Spatial reasoning dataset excerpts:
--------------------

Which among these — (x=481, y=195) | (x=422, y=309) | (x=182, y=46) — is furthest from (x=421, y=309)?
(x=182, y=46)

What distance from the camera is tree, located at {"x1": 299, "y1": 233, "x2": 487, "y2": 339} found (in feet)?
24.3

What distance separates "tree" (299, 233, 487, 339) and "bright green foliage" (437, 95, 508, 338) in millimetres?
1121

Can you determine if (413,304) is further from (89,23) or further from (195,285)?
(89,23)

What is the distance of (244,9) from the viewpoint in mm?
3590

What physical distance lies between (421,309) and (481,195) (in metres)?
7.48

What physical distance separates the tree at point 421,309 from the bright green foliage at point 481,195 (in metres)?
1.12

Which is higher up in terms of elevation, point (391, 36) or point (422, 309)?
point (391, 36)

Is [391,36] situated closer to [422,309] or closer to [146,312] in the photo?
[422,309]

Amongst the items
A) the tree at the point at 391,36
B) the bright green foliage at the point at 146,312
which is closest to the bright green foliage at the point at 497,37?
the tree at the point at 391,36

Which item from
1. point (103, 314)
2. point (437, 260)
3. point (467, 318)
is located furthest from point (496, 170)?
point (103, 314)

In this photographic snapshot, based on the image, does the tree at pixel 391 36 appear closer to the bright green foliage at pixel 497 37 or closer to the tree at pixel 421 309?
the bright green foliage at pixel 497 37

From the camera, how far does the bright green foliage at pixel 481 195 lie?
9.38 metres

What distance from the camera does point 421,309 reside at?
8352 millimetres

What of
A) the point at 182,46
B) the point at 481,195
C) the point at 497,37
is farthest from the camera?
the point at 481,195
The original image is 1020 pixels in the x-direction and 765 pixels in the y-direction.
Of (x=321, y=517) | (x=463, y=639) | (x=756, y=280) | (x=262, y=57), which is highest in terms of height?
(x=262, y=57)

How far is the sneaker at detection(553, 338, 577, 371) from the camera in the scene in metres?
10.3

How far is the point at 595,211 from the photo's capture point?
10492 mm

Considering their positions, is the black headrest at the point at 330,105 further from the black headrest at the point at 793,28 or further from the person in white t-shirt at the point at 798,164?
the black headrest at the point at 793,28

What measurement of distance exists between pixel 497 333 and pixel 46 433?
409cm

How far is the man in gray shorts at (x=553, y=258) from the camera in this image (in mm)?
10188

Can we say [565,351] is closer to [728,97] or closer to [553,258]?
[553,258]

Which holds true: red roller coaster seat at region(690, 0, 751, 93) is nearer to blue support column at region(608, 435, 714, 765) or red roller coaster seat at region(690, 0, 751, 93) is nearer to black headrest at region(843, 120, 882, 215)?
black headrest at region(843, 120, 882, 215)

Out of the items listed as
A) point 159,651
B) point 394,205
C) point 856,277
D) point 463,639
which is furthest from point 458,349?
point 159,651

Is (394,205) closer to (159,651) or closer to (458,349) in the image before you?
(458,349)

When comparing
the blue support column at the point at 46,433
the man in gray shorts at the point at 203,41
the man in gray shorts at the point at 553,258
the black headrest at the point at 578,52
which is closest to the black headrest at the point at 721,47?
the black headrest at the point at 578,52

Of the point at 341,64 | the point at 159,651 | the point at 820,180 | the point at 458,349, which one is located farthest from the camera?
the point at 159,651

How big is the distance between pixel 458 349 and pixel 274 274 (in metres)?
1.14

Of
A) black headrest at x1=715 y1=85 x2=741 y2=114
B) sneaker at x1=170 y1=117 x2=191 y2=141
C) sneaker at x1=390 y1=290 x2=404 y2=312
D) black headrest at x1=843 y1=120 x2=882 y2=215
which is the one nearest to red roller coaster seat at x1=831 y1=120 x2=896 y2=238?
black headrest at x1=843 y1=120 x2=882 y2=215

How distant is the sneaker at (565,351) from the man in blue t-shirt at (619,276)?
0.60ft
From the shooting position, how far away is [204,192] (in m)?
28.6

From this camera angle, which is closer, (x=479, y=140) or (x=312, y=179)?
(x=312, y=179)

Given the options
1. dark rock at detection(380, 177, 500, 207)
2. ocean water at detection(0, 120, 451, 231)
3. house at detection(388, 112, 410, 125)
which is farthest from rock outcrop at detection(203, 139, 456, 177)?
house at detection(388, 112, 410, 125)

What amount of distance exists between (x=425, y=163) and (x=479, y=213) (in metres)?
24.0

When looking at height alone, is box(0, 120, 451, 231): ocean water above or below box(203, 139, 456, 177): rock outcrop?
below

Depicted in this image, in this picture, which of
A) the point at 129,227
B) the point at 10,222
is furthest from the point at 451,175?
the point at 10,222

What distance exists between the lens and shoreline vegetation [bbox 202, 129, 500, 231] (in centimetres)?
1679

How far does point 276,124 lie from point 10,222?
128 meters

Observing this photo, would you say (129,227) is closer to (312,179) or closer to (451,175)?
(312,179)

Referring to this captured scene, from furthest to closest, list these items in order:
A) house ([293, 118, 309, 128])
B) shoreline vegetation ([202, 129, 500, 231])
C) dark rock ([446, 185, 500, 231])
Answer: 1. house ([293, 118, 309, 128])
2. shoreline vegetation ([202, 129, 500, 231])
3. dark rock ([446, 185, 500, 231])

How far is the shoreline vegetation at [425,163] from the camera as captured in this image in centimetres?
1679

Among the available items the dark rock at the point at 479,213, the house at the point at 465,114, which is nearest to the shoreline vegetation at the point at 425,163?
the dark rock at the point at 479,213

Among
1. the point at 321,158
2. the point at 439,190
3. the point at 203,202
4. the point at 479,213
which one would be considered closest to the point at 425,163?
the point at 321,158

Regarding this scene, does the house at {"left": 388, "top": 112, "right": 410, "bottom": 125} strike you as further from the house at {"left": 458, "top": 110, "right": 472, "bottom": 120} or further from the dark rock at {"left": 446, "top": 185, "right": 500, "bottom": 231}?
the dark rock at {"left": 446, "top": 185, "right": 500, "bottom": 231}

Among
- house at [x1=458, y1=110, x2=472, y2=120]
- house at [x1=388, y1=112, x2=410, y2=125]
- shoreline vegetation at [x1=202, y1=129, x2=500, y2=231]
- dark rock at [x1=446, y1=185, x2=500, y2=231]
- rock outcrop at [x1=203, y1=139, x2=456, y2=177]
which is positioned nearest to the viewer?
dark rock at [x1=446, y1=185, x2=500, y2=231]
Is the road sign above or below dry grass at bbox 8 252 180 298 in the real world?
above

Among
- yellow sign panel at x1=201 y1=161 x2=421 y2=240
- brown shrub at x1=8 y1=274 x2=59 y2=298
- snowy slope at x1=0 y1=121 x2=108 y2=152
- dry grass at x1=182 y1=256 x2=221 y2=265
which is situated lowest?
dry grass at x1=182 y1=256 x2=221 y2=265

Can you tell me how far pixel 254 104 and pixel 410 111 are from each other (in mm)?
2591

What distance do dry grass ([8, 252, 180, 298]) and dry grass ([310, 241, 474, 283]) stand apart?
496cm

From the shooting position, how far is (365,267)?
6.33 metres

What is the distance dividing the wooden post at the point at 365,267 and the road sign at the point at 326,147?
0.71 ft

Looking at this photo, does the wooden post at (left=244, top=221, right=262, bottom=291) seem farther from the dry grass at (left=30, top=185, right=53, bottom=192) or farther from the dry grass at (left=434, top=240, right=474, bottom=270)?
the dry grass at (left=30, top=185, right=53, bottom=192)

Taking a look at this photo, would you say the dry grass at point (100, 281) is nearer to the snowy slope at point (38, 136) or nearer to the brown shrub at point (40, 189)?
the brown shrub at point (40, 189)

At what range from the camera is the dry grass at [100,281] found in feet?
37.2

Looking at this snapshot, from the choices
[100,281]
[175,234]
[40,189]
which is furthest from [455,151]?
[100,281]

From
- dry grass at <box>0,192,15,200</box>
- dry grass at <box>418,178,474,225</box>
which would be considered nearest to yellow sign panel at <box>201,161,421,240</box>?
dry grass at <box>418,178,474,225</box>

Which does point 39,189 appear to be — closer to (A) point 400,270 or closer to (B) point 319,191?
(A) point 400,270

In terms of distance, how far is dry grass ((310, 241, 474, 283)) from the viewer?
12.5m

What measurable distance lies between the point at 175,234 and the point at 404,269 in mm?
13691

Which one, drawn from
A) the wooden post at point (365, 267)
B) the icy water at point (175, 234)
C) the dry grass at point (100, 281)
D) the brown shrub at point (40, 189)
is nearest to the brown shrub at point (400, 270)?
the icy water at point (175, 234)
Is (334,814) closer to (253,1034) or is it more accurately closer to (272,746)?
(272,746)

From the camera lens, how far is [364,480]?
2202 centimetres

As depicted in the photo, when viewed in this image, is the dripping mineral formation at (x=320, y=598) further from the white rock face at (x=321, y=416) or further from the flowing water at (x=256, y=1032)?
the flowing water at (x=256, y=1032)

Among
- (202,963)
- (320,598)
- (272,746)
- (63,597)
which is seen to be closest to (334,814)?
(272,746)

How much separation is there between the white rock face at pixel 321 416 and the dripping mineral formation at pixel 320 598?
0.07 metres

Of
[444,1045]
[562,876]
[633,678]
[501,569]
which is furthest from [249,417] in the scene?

--------------------

Problem statement: Repeat, without changes, every line from the one that contains "Taking a look" through the final line of the data.

Full output:
Taking a look at this photo, would you say the dry grass at point (100, 281) is nearer to the snowy slope at point (38, 136) or nearer to the brown shrub at point (40, 189)?
the brown shrub at point (40, 189)

At what range from the camera is the dry grass at [100,281] found in feet?
37.2

Looking at this snapshot, from the choices
[100,281]
[175,234]
[40,189]
which is furthest from [455,151]?
[100,281]

From
- dry grass at <box>0,192,15,200</box>
- dry grass at <box>418,178,474,225</box>
which would be considered nearest to yellow sign panel at <box>201,161,421,240</box>?
dry grass at <box>418,178,474,225</box>

Which does point 39,189 appear to be — closer to (A) point 400,270 or closer to (B) point 319,191?
(A) point 400,270

In terms of distance, how far is dry grass ((310, 241, 474, 283)) from the viewer?
12.5m

What measurable distance lies between the point at 175,234 and the point at 404,269 in mm?
13691

Which one, drawn from
A) the wooden post at point (365, 267)
B) the icy water at point (175, 234)
C) the dry grass at point (100, 281)
D) the brown shrub at point (40, 189)
is nearest to the brown shrub at point (400, 270)?
the icy water at point (175, 234)
Is (334,814) closer to (253,1034) or is it more accurately closer to (272,746)?
(272,746)

From the camera lens, how far is [364,480]?
2202 centimetres

As depicted in the photo, when viewed in this image, is the dripping mineral formation at (x=320, y=598) further from the white rock face at (x=321, y=416) or further from the flowing water at (x=256, y=1032)?
the flowing water at (x=256, y=1032)

Among
- (202,963)
- (320,598)
- (272,746)
- (63,597)
which is seen to be closest to (334,814)?
(272,746)

How much separation is there between the white rock face at pixel 321 416 and the dripping mineral formation at pixel 320 598?
0.07 metres

Of
[444,1045]
[562,876]
[633,678]
[501,569]
which is furthest from [249,417] in the scene?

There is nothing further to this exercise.